Posted on February 1st, 2018

February 1, 2018 February is the month to celebrate love and hearts. Since 1964, February has been known as American Heart Month throughout the United States. For the Rogers family of Huntington Beach, California, February truly is a month to celebrate selfless gifts from the heart. Their son, Ian, is alive and able to celebrate Valentine’s Day this year because of the new heart he received 18 months ago … while their younger son, Micah, is being closely followed by the heart transplant team.

Jill and Randy Rogers are strong people with strong faith. Ian was born in February 2002, and Micah was born in November 2003. Life was exciting and hectic for this young family with two growing boys. However, their world turned upside down in October 2005. Micah, just one month shy of two-years-old, was diagnosed with a rare form of Muscular Dystrophy. That news was devastating. That next month, big brother Ian was also diagnosed with Fukuyama Muscular Dystrophy. Doubly devastating news.

Jill shared, “The diagnosis pulled the rug out from under us and every test was like a gut punch, followed by another jab. There is no cure. It is degenerative. It is progressive. We could not stop it. We had doctor appointments with every specialist.” Fukuyama Muscular Dystrophy is primarily seen in Japan. Children with this diagnosis do not make the Fukutin protein and therefore do not walk or talk, have impaired vision and cognition, and have a very compromised lifespan. Amazingly, Micah and Ian did not present like a textbook case of Fukuyama Muscular Dystrophy. They do not have the founder gene for this disease but have a mutation all their own. Prognosis is unknown, and all specialties are hoping they will be saved from these devastating results. By age 10 Ian knew he was special because he could still talk, walk and think. He knew he could speak up for his friends who were not as fortunate.

The family’s blog identifies 2007-2015 as the family’s Golden Years.
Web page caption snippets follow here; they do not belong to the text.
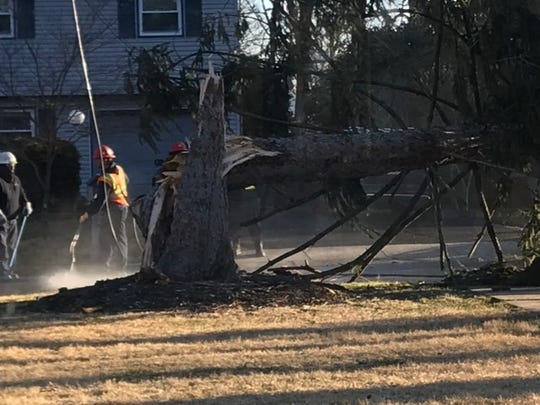 A tree falls on Orchard Lare  in Cherry Hill.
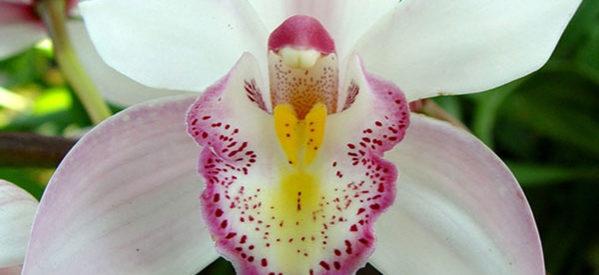 VII exposição de orquídeas acontece neste mês em Caxambu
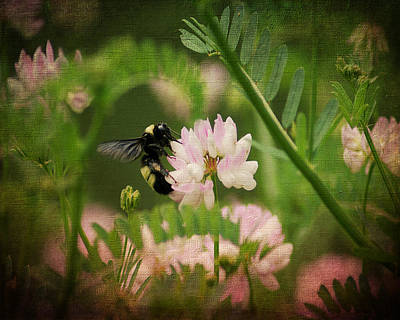 Photograph - Bee On Crown Vetch by TnBackroadsPhotos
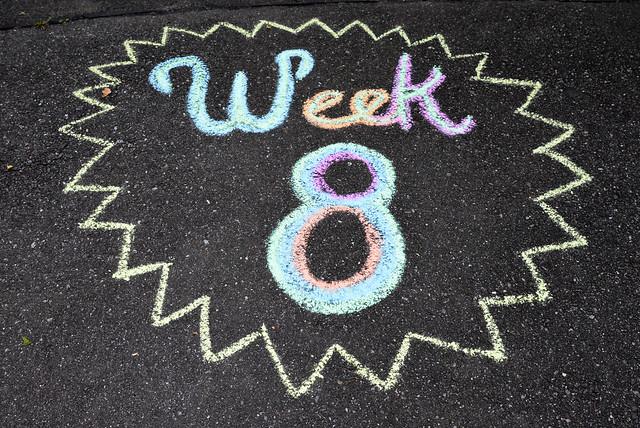 Week 8 2021 Newsletter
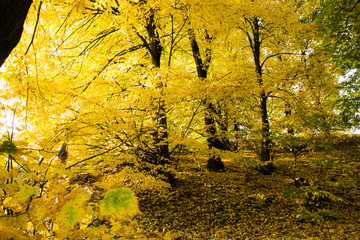 Autumn yellow leaves on the trees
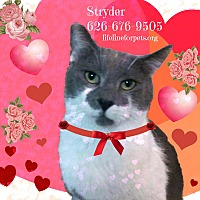 Domestic Shorthair Cat for adoption in Monrovia, California - Easy STRYDER!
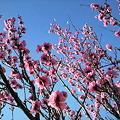 写真: 桜―2011/4/193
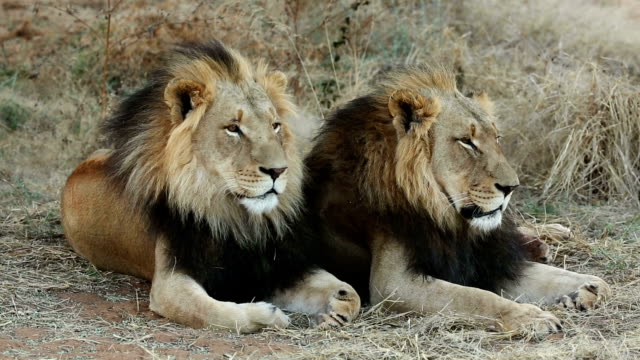 Two male lions sitting next to each other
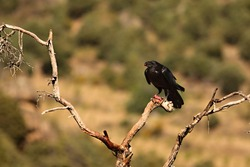 The Common raven (Corvus corax) sitting on the branch with a death rabbit. The raven steal the prey of the Griffon vulture. Green background.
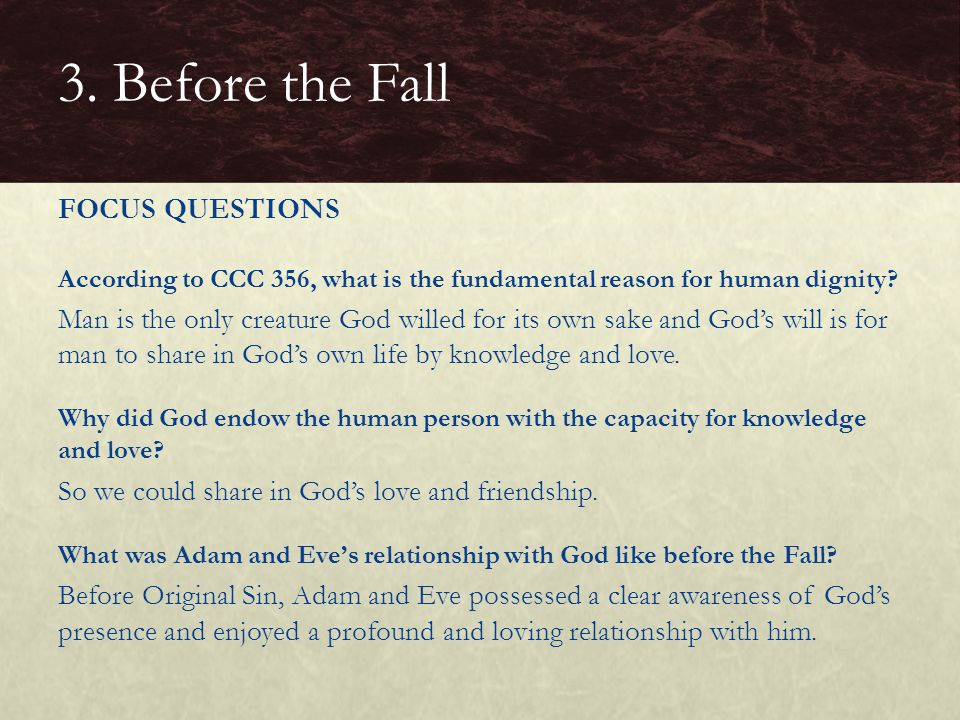 3. Before the Fall FOCUS QUESTIONS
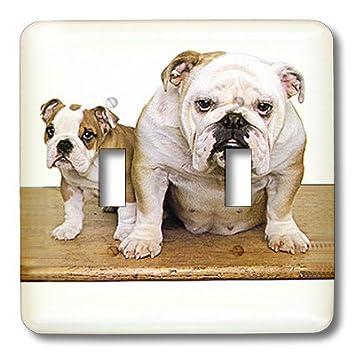 lsp_413_2 Dogs Bulldog - British Bulldog - Light Switch Covers ...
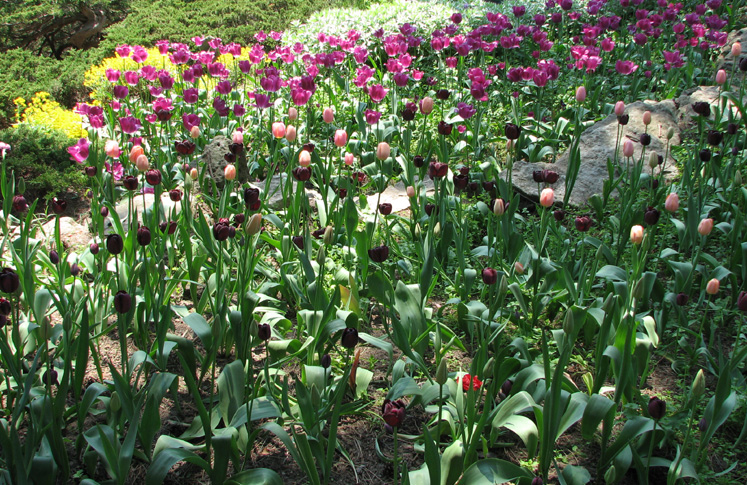 Canada Ontario Photos :: Alec :: Royal Botanical Gardens - colorful tulips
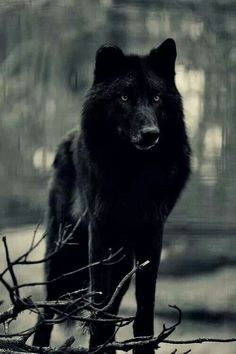 black wolf with blue eyes - Pesquisa Google
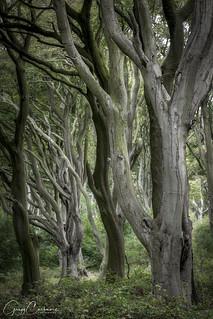 Northumberland Woodland.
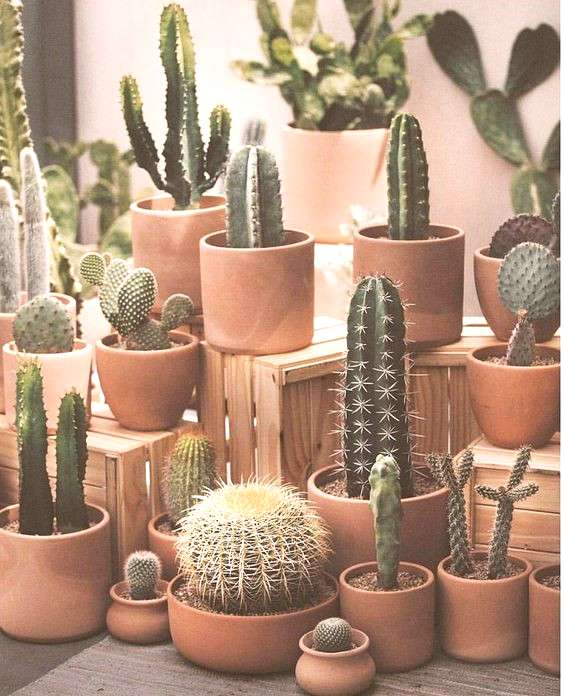 Love the cacti grouping in the same type of terracotta pots.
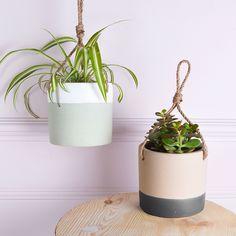 Hanging plants +200%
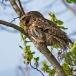 bosuil-tawny-owl-04
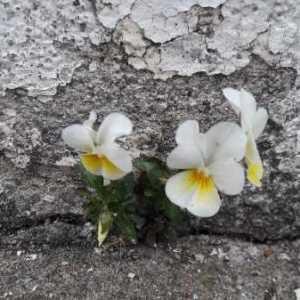 Photographie n°2170274 du taxon Viola arvensis Murray [1770]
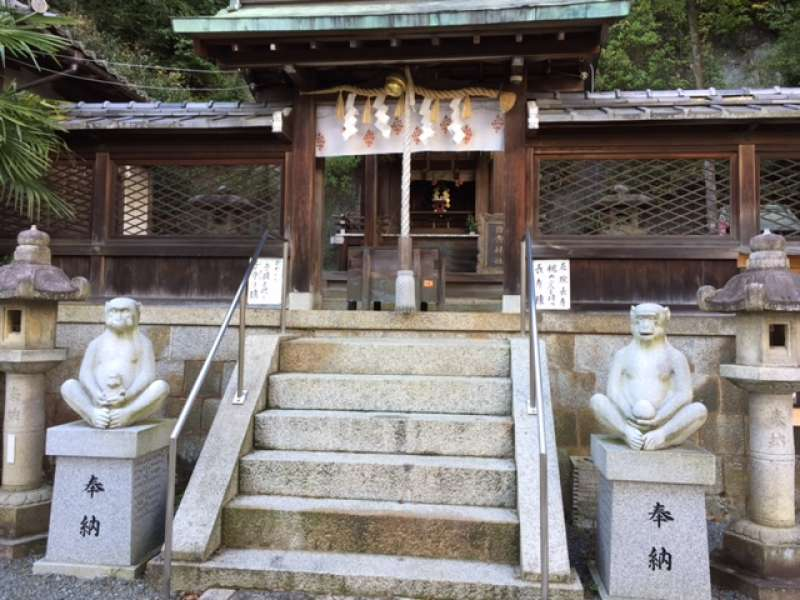 Hiyoshi jinjya shrine.  It is unique shrine in coexistence with Buddhism of Tendai sect in the 10th century.  Monkey, named Saru in Japanese, means GET AWAY evil spirit, is guardian animal in this shrine.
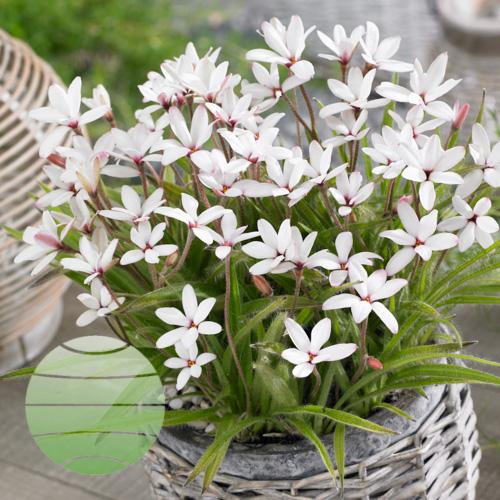 Walter Blom Plants Rhodoxis Peppermint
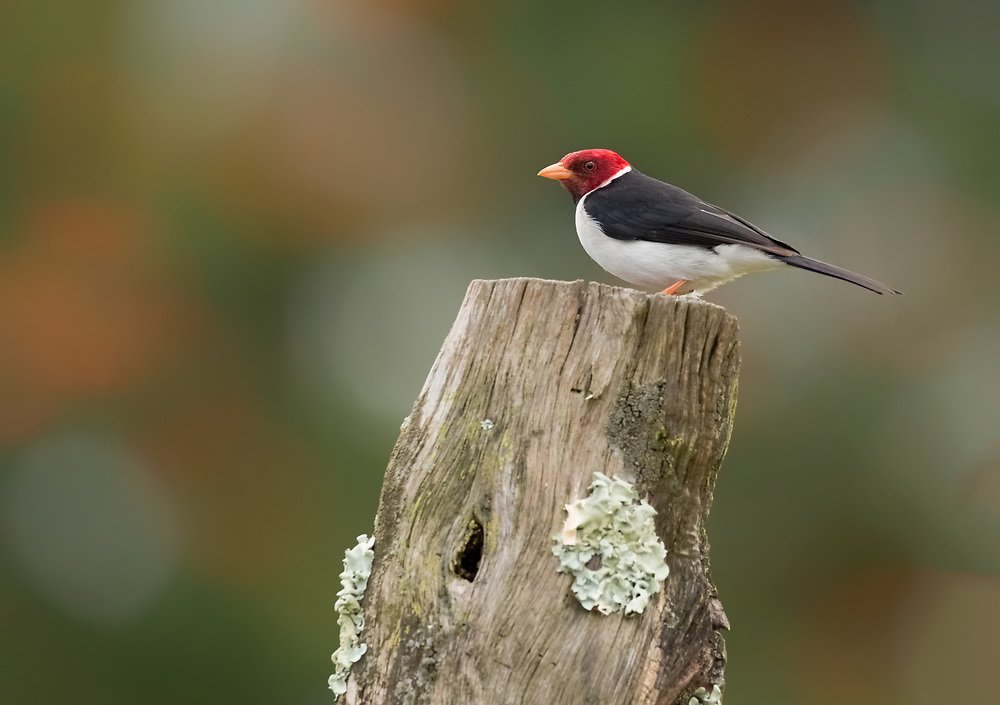Single yellow-billed cardinal (Paroaria capitata), species in the tanager family, Big Island, Hawaii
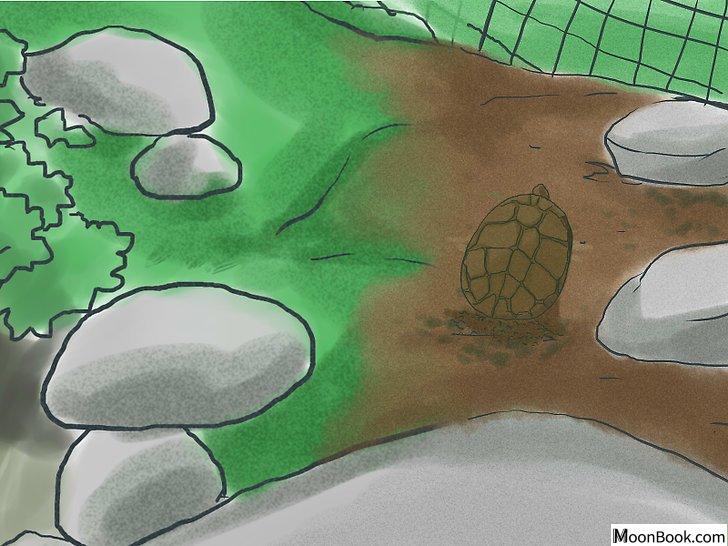 以Breed Turtles Step 7为标题的图片
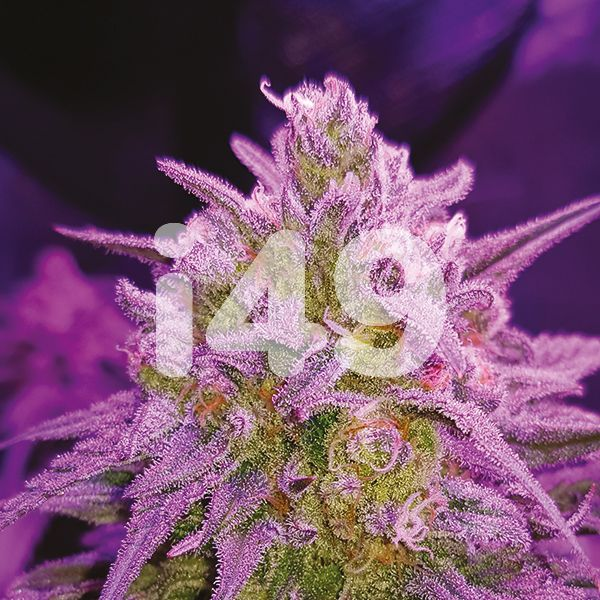 Autoflower Critical Purple Strain Seeds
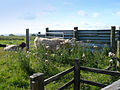 Cows at Mugdock Park (1240825957).jpg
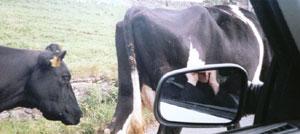 Derek Walker | Cows on a Road | Low Row, England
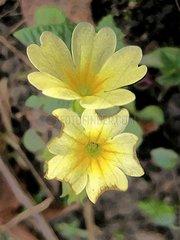 Primel Spring Flowers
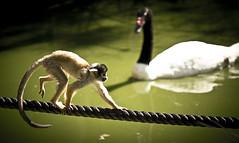 Lagos Zoo 7 (Chris Ulliott) Tags: portugal algarve lagoszoo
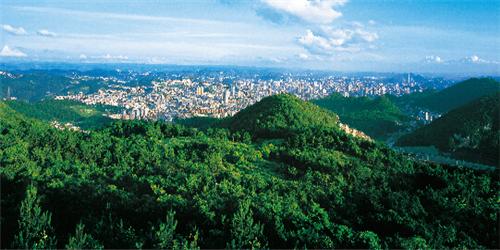 贵州:2019年艺术类志愿批次设置及投档规则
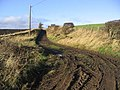 Farm track - geograph.org.uk - 301558.jpg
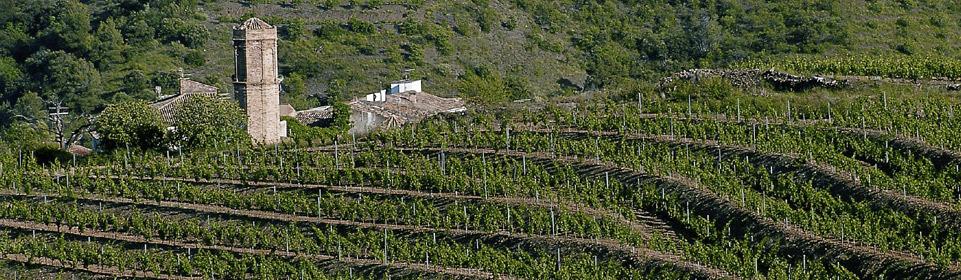Priorat wijnen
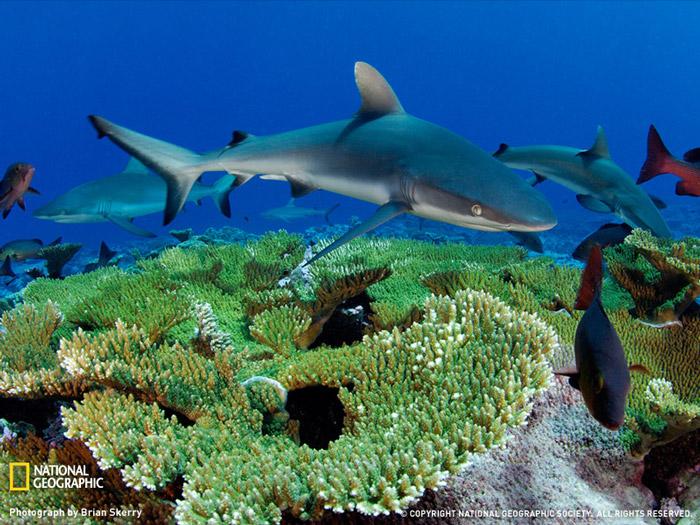 Красивые фотографии животных -  Серые акулы, риф Кингмен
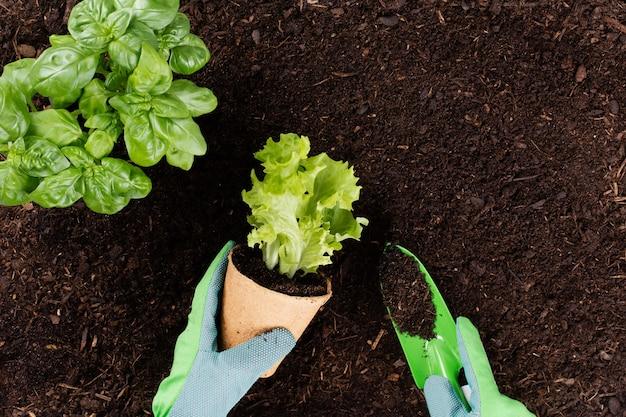 Donna che pianta giovani piantine di insalata di lattuga nell'orto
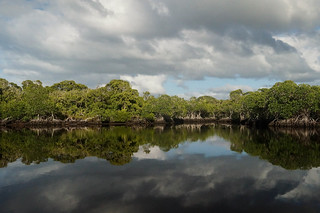 Mangroves | by TAZMPictures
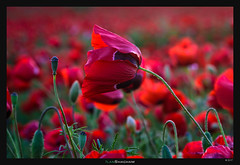Scolding (Ilan Shacham) Tags: poppy flower red shouting yelling scolding reach field poppies fineart fineartphotography macro israel hulda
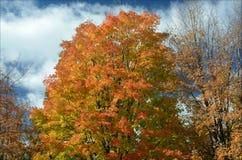 Autumn Maple Trees - festa del fogliame Immagine Stock
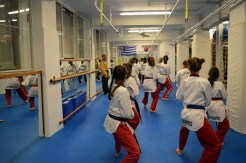 as pagratios afieroma poomsae team (13)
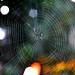 Spider Web - Telaraña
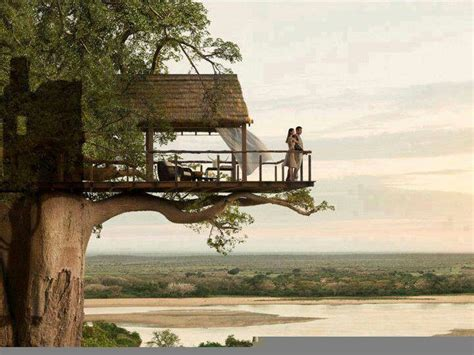 really cool tree houses cool tree house pretty perfect destinations pinterest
Jill and Randy decided they did not want to mourn their losses, i.e. the boys’ diagnoses and a miscarriage. They did not want to miss out on the joy in the moment. “The boys are with us. They are gifted, talented and witty. They squabble like brothers. They earned their black belts, have become amazing musicians and have lots of faithful friends. We are closer as a family and a little wiser and more patient with each other … perhaps even more able to enjoy this fragile life.”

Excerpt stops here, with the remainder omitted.